> [TEXT BLOCK]:
#####
Wyden O&C Bill: Well, That Didn’t Take Very Long

 Jerry Franklin is the widely acknowledged “Guru of Old-growth.” Norm Johnson is an eminent forest economist and political strategist. Both are career university professors. Neither one has much background in forest management, reforestation, forest history or fire history as evidenced by their lack of experience in these areas and by their public writings and statements in regards to these topics. Yet, Senator Ron Wyden has based his current proposal before Congress on the requirement that nearly 1/2 of the 2.6 million acres of forested BLM Lands in western Oregon would be managed under their prescription for “ecological forestry” and the remainder would be “preserved” in permanently designated Wilderness and other passively managed reserves.

A major shortcoming of this arrangement has been discussed on this blog before, and most succinctly in Sharon’s October 13 post from last year: https://forestpolicypub.com/2013/10/13/quid-pro-quo-without-the-quo-be-wary-of-trading-wilderness-for-management-acresg/

The crux of Sharon’s and her coauthors concerns was that there would be no problem setting aside more than a million acres of new Wilderness, but that the areas slated for active management would be subjected to lawsuits by the environmental community and be tied up in courtrooms. This concern was illustrated in my post from early last month:

https://forestpolicypub.com/2014/01/11/opb-franklin-johnson-ecological-forestry-includes-tree-sitters/

Both industry and environmentalists are strongly opposed to this proposal, yet Wyden keeps slogging along, wasting everyone’s time and money as if this is a reasonable (or even possible) solution to the problems besetting federal forest management in Oregon since the passage of the Clinton Plan for Northwest Forests more than 20 years ago. He has scheduled a hearing for February 6 to discuss his proposal in greater detail.
#####
> [MATERIAL SHOWN]:

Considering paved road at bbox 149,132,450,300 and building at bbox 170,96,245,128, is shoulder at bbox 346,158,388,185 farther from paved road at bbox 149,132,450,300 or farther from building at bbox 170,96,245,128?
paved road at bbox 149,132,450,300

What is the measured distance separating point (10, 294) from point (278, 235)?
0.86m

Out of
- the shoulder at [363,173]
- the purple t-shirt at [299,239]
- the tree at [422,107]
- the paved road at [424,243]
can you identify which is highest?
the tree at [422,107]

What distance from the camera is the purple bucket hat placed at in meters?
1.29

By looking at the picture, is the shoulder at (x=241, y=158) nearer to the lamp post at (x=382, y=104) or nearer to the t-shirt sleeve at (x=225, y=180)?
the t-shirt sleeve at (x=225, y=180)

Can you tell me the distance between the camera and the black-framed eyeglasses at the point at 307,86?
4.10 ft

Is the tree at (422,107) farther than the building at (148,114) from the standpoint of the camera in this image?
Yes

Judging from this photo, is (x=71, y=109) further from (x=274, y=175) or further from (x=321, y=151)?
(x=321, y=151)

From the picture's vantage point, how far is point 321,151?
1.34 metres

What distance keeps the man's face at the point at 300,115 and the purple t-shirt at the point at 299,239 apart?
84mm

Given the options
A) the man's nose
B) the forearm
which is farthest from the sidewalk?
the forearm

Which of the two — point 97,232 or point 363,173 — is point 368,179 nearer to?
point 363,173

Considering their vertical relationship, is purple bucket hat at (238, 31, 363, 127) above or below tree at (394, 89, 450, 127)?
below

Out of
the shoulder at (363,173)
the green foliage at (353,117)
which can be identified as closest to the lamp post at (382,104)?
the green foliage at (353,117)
#####
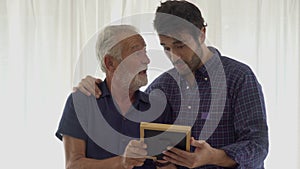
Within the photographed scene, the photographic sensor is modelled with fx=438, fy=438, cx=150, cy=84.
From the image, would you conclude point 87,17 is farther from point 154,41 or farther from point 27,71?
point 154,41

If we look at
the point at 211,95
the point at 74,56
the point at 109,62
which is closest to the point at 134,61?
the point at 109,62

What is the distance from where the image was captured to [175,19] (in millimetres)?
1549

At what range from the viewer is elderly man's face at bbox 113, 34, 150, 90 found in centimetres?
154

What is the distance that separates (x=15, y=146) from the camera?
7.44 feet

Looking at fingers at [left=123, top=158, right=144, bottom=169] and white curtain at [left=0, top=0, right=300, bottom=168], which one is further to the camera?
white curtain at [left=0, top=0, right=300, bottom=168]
#####
> [EXERCISE TASK]:
Please quote the blog post on the Wyden O&C bill above, from "The crux of" to "in greater detail.".

> [WORKED SOLUTION]:
The crux of Sharon’s and her coauthors concerns was that there would be no problem setting aside more than a million acres of new Wilderness, but that the areas slated for active management would be subjected to lawsuits by the environmental community and be tied up in courtrooms. This concern was illustrated in my post from early last month:

https://forestpolicypub.com/2014/01/11/opb-franklin-johnson-ecological-forestry-includes-tree-sitters/

Both industry and environmentalists are strongly opposed to this proposal, yet Wyden keeps slogging along, wasting everyone’s time and money as if this is a reasonable (or even possible) solution to the problems besetting federal forest management in Oregon since the passage of the Clinton Plan for Northwest Forests more than 20 years ago. He has scheduled a hearing for February 6 to discuss his proposal in greater detail.